According to Peter J. Schwartz of Sportico, the average NBA franchise comes in at a valuation of $2.4 billion, a figure that represents a 2 percent decrease "as a direct result of the pandemic."
Per that report, the NBA's cumulative team revenue of $8.3 billion represents a nearly 10 percent drop. That's a bigger number, to be sure, though "a closer look reveals that national revenues (accrued predominantly from the league's broadcast and sponsorship deals, as well as its licensing program) dipped only 2 percent."
That gave NBA franchises a level of stability in an unstable year, even with the 2019-20 season finishing at the Walt Disney World Resort bubble amid the COVID-19 pandemic.

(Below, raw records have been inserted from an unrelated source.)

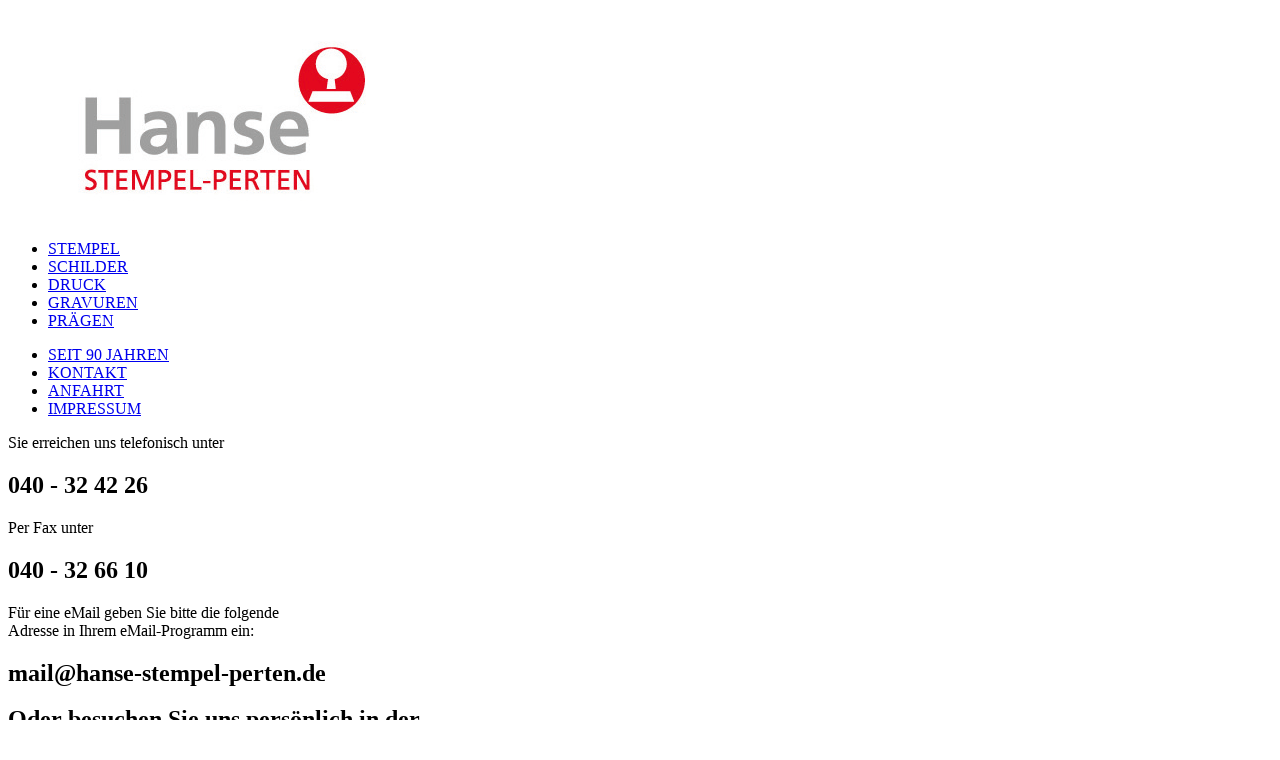

--- FILE ---
content_type: text/html
request_url: http://hanse-stempel-perten.de/kontakt/index.html
body_size: 1560
content:
<!doctype html>
<html lang="de">
  <head>
    <meta charset="utf-8">
    <meta name="viewport" content="width=device-width, initial-scale=1.0">
    <title>Kontakt zu Hanse Stempel-Perten - Wir haben für Sie und einen Besuch geöffnet!</title>
    <meta name="description" content="Nehmen Sie mit Ihrem Stempel-Express-Service-Spezialisten Hanse Stempel-Perten Kontakt auf oder besuchen Sie uns direkt in der Hamburger Innenstadt!">
    <link rel="stylesheet" href="../_includes/_css/main.css">
    <!--[if lt IE 9]>
      <script src="//cdnjs.cloudflare.com/ajax/libs/html5shiv/3.7.3/html5shiv.min.js"></script>
    <![endif]-->
    <meta name="keywords" content="Hanse Stempel-Perten Hamburg, Stempel, Schilder, Hopfensack, Altstadt, Stempelplatten, Selbstfaerber, Paginierer, Numeroteure, Datumsstempel, Baenderstempel, Petschaften, Praegezange, Schild Kunststoff Alu Messing Edelstahl, Beschriftungen, Gravuren, Siebdruck, Plotterfolien">
    <meta name="author" content="raumfath+ Webdesign">
  </head>
  <body>
    <div class="separator"> </div>
    <div class="main-wrapper kontakt">
     <header>
       <a href="http://www.hanse-stempel-perten.de" title="Stempel-Perten Hamburg">
         <img class="logo" src="../_bilder/logo-stempel-perten.png" alt="Logo Stempel-Perten Hamburg" title="Stempel-Perten Hamburg">
       </a>
        <nav>
          <ul>
            <li><a href="../index.html">STEMPEL</a></li>
            <li><a href="../schilder/index.html">SCHILDER</a></li>
            <li><a href="../druck/index.html">DRUCK</a></li>
            <li><a href="../gravuren/index.html">GRAVUREN</a></li>
            <li><a href="../praegen/index.html">PRÄGEN</a></li>
          </ul>
          <ul class="meta">
            <li><a href="../seit90jahren/index.html">SEIT 90 JAHREN</a></li>
            <li><a class="selected" href="index.html">KONTAKT</a></li>
            <li><a href="../anfahrt/index.html">ANFAHRT</a></li>
            <li class="undo"><a href="../impressum/index.html">IMPRESSUM</a></li>
          </ul>
        </nav>
     </header>
     <main class="contact">
<article class="left">
           <p>Sie erreichen uns telefonisch unter</p>
           <h1>040 - 32 42 26</h1>
           <p>Per Fax unter</p>
           <h2>040 - 32 66 10</h2>
		   <p>Für eine eMail geben Sie bitte die folgende<br>
		    Adresse in Ihrem eMail-Programm ein:</p>
           <h2>mail@hanse-stempel-perten.de</h2>
</article>    
<article class="right">
           <h2>Oder besuchen Sie uns persönlich in der<br>
Hamburger Innenstadt.</h2>
           <p><br>Unsere Öffnungszeiten sind:</p>
           <p>Montag bis Donnerstag</p>
<p>8.15 – 12.45 Uhr und 13.30 – 17.00 Uhr</p>
<p>Freitag</p>
<p>8.15 – 12.45 Uhr und 13.30 – 15.00 Uhr</p>
  <address>
    <p>Hopfensack 14 | 20457 Hamburg - Altstadt</p>
    <p>Unter <a class="underlined" href="../anfahrt/index.html" title="Der Weg zu Hanse Stempel-Perten.">Anfahrt</a> finden Sie den Weg zu uns.</p>
  </address>
<!-- <p class="non">Zu allen anderen Zeiten freuen wir freuen uns
auf Ihre Anfrage mit dem nebenstehenden <strong>Kontaktformular</strong>.</p> -->
        </article>
     </main>
     <footer>
       <ul>
         <li> &nbsp; <!-- <a href="mailto:mail@hanse-stempel-perten.de">mail@hanse-stempel-perten.de</a> --></li>
         <li> &nbsp; <!-- <a href="tel:+4940324226" class="selected">Telefon 040 - 32 42 26</a> --></li>
       </ul>
     </footer>
   </div>
      <div class="separator"> </div>
  </body>
</html>
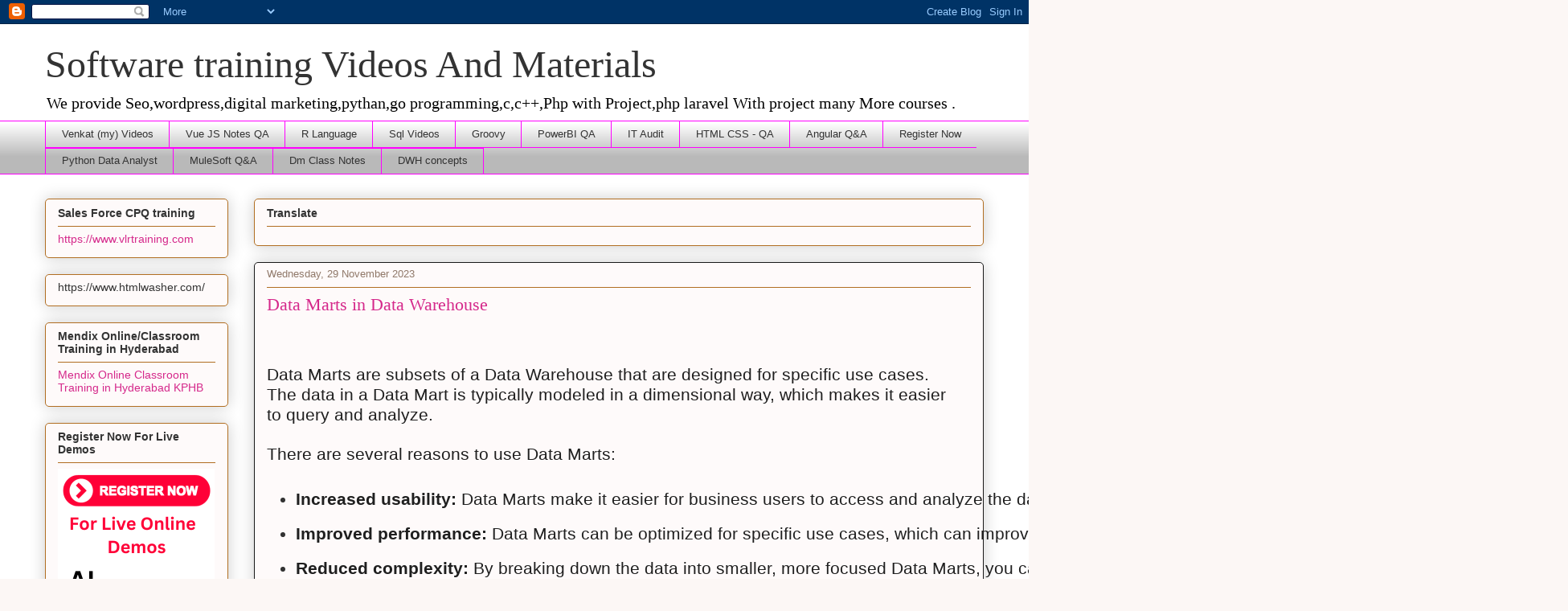

--- FILE ---
content_type: text/html; charset=utf-8
request_url: https://www.google.com/recaptcha/api2/aframe
body_size: 264
content:
<!DOCTYPE HTML><html><head><meta http-equiv="content-type" content="text/html; charset=UTF-8"></head><body><script nonce="y1wtmTrAwEoJm5AkmPov0A">/** Anti-fraud and anti-abuse applications only. See google.com/recaptcha */ try{var clients={'sodar':'https://pagead2.googlesyndication.com/pagead/sodar?'};window.addEventListener("message",function(a){try{if(a.source===window.parent){var b=JSON.parse(a.data);var c=clients[b['id']];if(c){var d=document.createElement('img');d.src=c+b['params']+'&rc='+(localStorage.getItem("rc::a")?sessionStorage.getItem("rc::b"):"");window.document.body.appendChild(d);sessionStorage.setItem("rc::e",parseInt(sessionStorage.getItem("rc::e")||0)+1);localStorage.setItem("rc::h",'1762143424820');}}}catch(b){}});window.parent.postMessage("_grecaptcha_ready", "*");}catch(b){}</script></body></html>

--- FILE ---
content_type: text/plain
request_url: https://www.google-analytics.com/j/collect?v=1&_v=j102&a=1176228637&t=pageview&_s=1&dl=https%3A%2F%2Fwww.vlrtrain.com%2F2023%2F11%2Fdata-marts-in-data-warehouse.html&ul=en-us%40posix&dt=Data%20Marts%20in%20Data%20Warehouse%20%7C%20Software%20training%20Videos%20And%20Materials&sr=1280x720&vp=1280x720&_u=YEBAAEABAAAAACAAI~&jid=303740832&gjid=326496399&cid=1157121718.1762143424&tid=UA-75024390-1&_gid=205419337.1762143424&_r=1&_slc=1&gtm=45He5at1h1n81NXWWZLGza200&gcd=13l3l3l3l1l1&dma=0&tag_exp=101509157~103116026~103200004~103233427~104527907~104528500~104684208~104684211~104948813~115480710~115583767~115938465~115938468~116217636~116217638~116253087~116253089~116254369&z=735380306
body_size: -450
content:
2,cG-NW0B4SXNK1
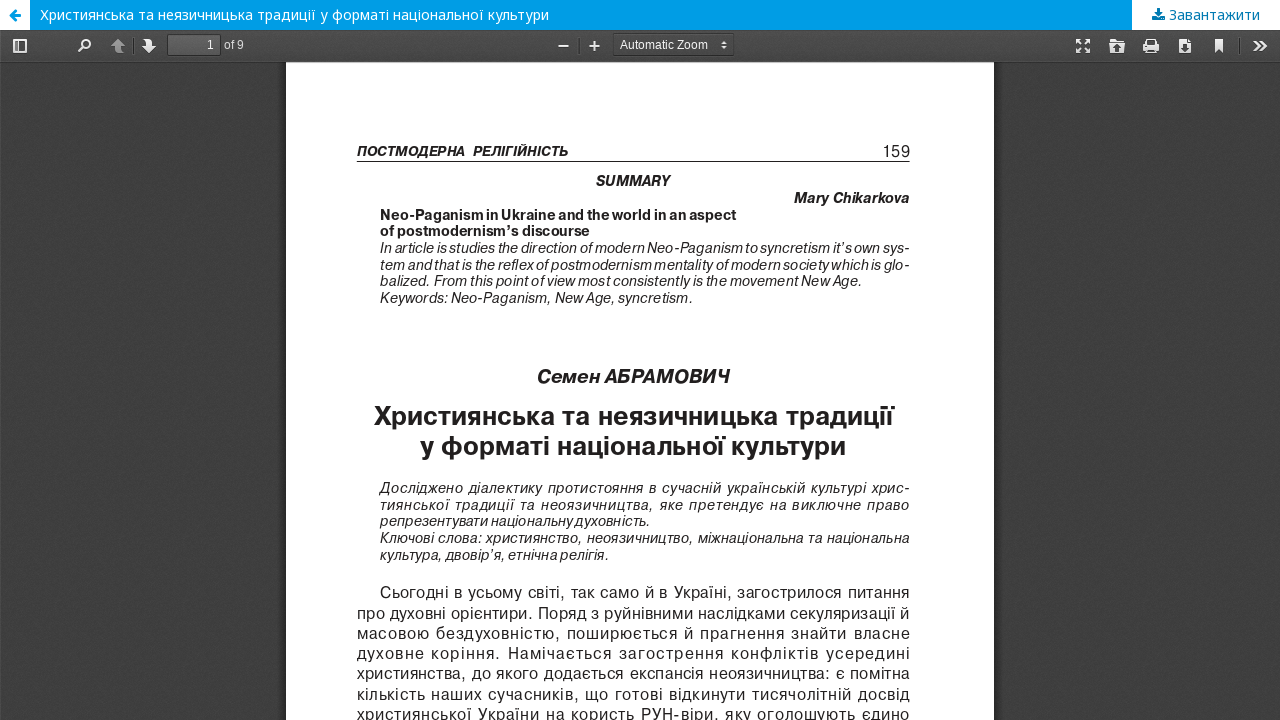

--- FILE ---
content_type: text/html; charset=utf-8
request_url: https://religio.org.ua/index.php/religio/article/view/846/845
body_size: 1331
content:
<!DOCTYPE html>
<html lang="uk-UA" xml:lang="uk-UA">
<head>
	<meta http-equiv="Content-Type" content="text/html; charset=utf-8" />
	<meta name="viewport" content="width=device-width, initial-scale=1.0">
	<title>Перегляд Християнська та неязичницька традиції у форматі національної культури</title>

	
<meta name="generator" content="Open Journal Systems 3.1.1.4">

	<link rel="stylesheet" href="https://religio.org.ua/index.php/religio/$$$call$$$/page/page/css?name=stylesheet" type="text/css" /><link rel="stylesheet" href="//fonts.googleapis.com/css?family=Noto+Sans:400,400italic,700,700italic" type="text/css" /><link rel="stylesheet" href="https://cdnjs.cloudflare.com/ajax/libs/font-awesome/4.7.0/css/font-awesome.css" type="text/css" />
	<script src="//ajax.googleapis.com/ajax/libs/jquery/1.11.0/jquery.js" type="text/javascript"></script><script src="//ajax.googleapis.com/ajax/libs/jqueryui/1.11.0/jquery-ui.js" type="text/javascript"></script><script src="https://religio.org.ua/lib/pkp/js/lib/jquery/plugins/jquery.tag-it.js" type="text/javascript"></script><script src="https://religio.org.ua/plugins/themes/default/js/lib/popper/popper.js" type="text/javascript"></script><script src="https://religio.org.ua/plugins/themes/default/js/lib/bootstrap/util.js" type="text/javascript"></script><script src="https://religio.org.ua/plugins/themes/default/js/lib/bootstrap/dropdown.js" type="text/javascript"></script><script src="https://religio.org.ua/plugins/themes/default/js/main.js" type="text/javascript"></script>
</head>
<body class="pkp_page_article pkp_op_view">

		<header class="header_view">

		<a href="https://religio.org.ua/index.php/religio/article/view/846" class="return">
			<span class="pkp_screen_reader">
									##article.return##
							</span>
		</a>

		<a href="https://religio.org.ua/index.php/religio/article/view/846" class="title">
			Християнська та неязичницька традиції у форматі національної культури
		</a>

		<a href="https://religio.org.ua/index.php/religio/article/download/846/845/" class="download" download>
			<span class="label">
				Завантажити
			</span>
			<span class="pkp_screen_reader">
				Завантажити PDF
			</span>
		</a>

	</header>

	<script type="text/javascript" src="https://religio.org.ua/plugins/generic/pdfJsViewer/pdf.js/build/pdf.js"></script>
	<script type="text/javascript">
		
			$(document).ready(function() {
				PDFJS.workerSrc='https://religio.org.ua/plugins/generic/pdfJsViewer/pdf.js/build/pdf.worker.js';
				PDFJS.getDocument('https://religio.org.ua/index.php/religio/article/download/846/845/').then(function(pdf) {
					// Using promise to fetch the page
					pdf.getPage(1).then(function(page) {
						var pdfCanvasContainer = $('#pdfCanvasContainer');
						var canvas = document.getElementById('pdfCanvas');
						canvas.height = pdfCanvasContainer.height();
						canvas.width = pdfCanvasContainer.width()-2; // 1px border each side
						var viewport = page.getViewport(canvas.width / page.getViewport(1.0).width);
						var context = canvas.getContext('2d');
						var renderContext = {
							canvasContext: context,
							viewport: viewport
						};
						page.render(renderContext);
					});
				});
			});
		
	</script>
	<script type="text/javascript" src="https://religio.org.ua/plugins/generic/pdfJsViewer/pdf.js/web/viewer.js"></script>

	<div id="pdfCanvasContainer" class="galley_view">
		<iframe src="https://religio.org.ua/plugins/generic/pdfJsViewer/pdf.js/web/viewer.html?file=https%3A%2F%2Freligio.org.ua%2Findex.php%2Freligio%2Farticle%2Fdownload%2F846%2F845%2F" width="100%" height="100%" style="min-height: 500px;" allowfullscreen webkitallowfullscreen></iframe>
	</div>
	
</body>
</html>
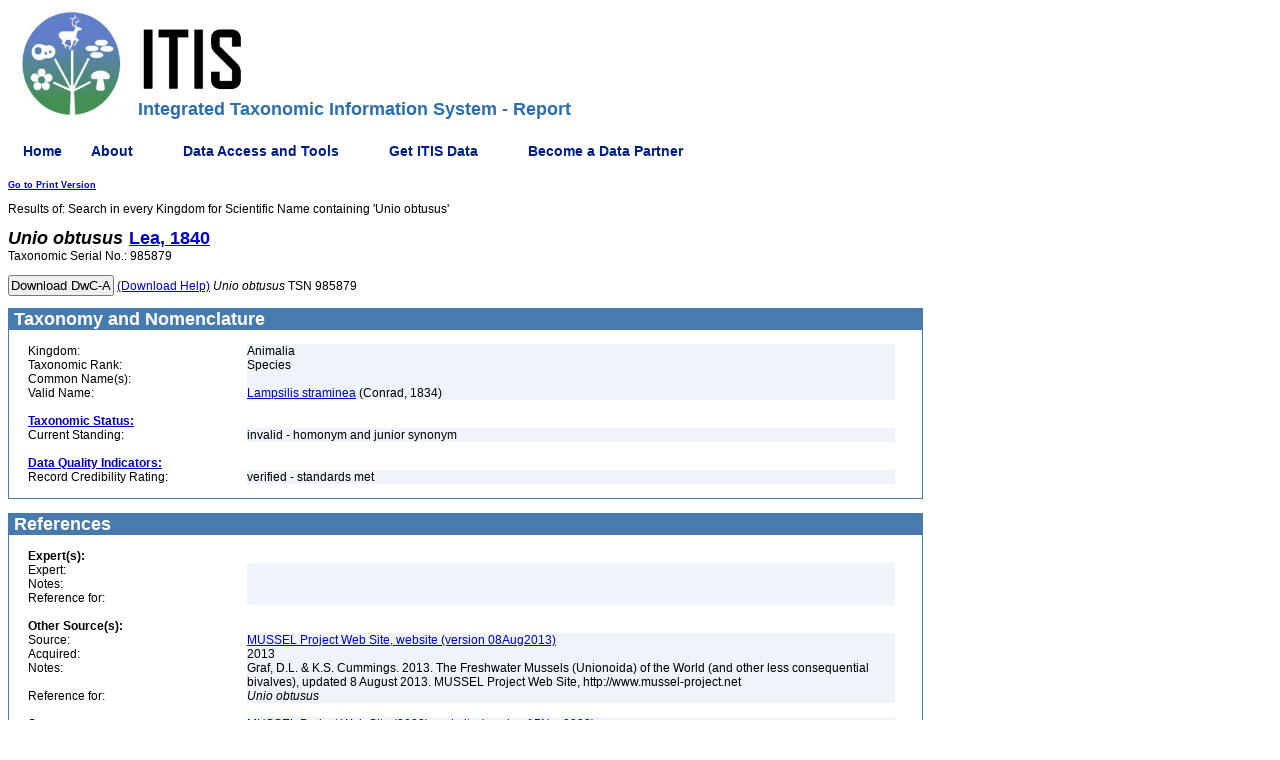

--- FILE ---
content_type: text/css
request_url: https://www.itis.gov/Static/css/superfish-vertical-2013.css
body_size: 2126
content:
/* adding sf-vertical class in addition to sf-menu creates a vertical menu */
/* eg. <ul class="sf-menu sf-vertical"> ... */
.sf-vertical {
  /* original->  width: 12em;
  /* If you want the width of the closed menu to expand to its
  widest top-level menu item (like its "Supersubs" submenus do),
  replace the width rule above with the following two rules. */

  
  min-width: 12em;
  width: 12em;
  
}
.sf-vertical ul {
  /*left:	100%;*/
  left:	115px; /* match ul width */
	width:  115px;
	top: 0;
}
.sf-vertical > li {
  float: none;
}
.sf-vertical li {
  /*width: 100%;*/
  width: 115px
}

/*** alter arrow directions ***/

 .sf-vertical.sf-arrows > li > .sf-with-ul:after {
  margin-top: -5px;
  margin-right: -3px;
  border-color: transparent;
  border-left-color: #dFeEFF; /* edit this to suit design (no rgba in IE8) */
  border-left-color: rgba(255,255,255,.5);
}
.sf-vertical.sf-arrows li > .sf-with-ul:focus:after,
.sf-vertical.sf-arrows li:hover > .sf-with-ul:after,
.sf-vertical.sf-arrows .sfHover > .sf-with-ul:after {
  border-left-color: white;
} 

/** styles below were added for ITIS **/

/* this lacks ul at the start of the selector, so the styles from the main CSS file override it where needed */
.sf-vertical li:hover ul,
.sf-vertical li.sfHover ul {
	left:	115px; /* match ul width */
	width:  115px;
	top:	0;
}

/*** alter arrow directions ***/
.sf-vertical .sf-sub-indicator { 
	background:		url('/Static/images/arrows-ffffff.png') no-repeat -10px -100px; /* 8-bit indexed alpha png. IE6 gets solid image only */
    background-position: -10px 0; /* IE6 gets solid image only */
}
.sf-vertical a > .sf-sub-indicator { background-position: 0 0; } /* use translucent arrow for modern browsers*/


/* hover arrow direction for modern browsers*/
.sf-vertical a:focus > .sf-sub-indicator,
.sf-vertical a:hover > .sf-sub-indicator,
.sf-vertical a:active > .sf-sub-indicator,
.sf-vertical li:hover > a > .sf-sub-indicator,
.sf-vertical li.sfHover > a > .sf-sub-indicator {
	background-position: -10px 0; /* arrow hovers for modern browsers*/
}

.sf-vertical li {
	background:		#6699cc;
}
.sf-vertical li li {
	background:		#AABDE6;
}
.sf-vertical li li li {
	background:		#9AAEDB;
}
.sf-vertical a:focus, .sf-menu a:hover, .sf-menu a:active {
	background:		#CFDEFF;
}
.sf-vertical a {
	border-left:	1px solid #6699cc;
	border-top:		1px solid #6699cc;
}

As Schwartz wrote: "Global demand from billionaire fans, innovations in fan engagement and team-leveraged real estate plays are among the reasons, revealed to Sportico by more than three dozen sports bankers, economists and team executives, that make investing in the NBA the best growth opportunity in big league sports."
The estimation that the Knicks, Warriors and Lakers are all worth of over $5 billion makes them more valuable than 31 NFL teams, with only the Dallas Cowboys ($6.43 billion) exceeding those figures, per Sportico. The next most valuable NFL franchise is the New England Patriots ($4.97 billion).
Where the NFL flexes in comparison to the NBA is that none of its franchises are estimated to be worth less than $2 billion, with the Cincinnati Bengals ($2.12 billion) ranking 32nd. By comparison, 16 NBA franchises are estimated to be worth less than $2 billion, with the New Orleans Pelicans ($1.35 billion) bringing up the rear.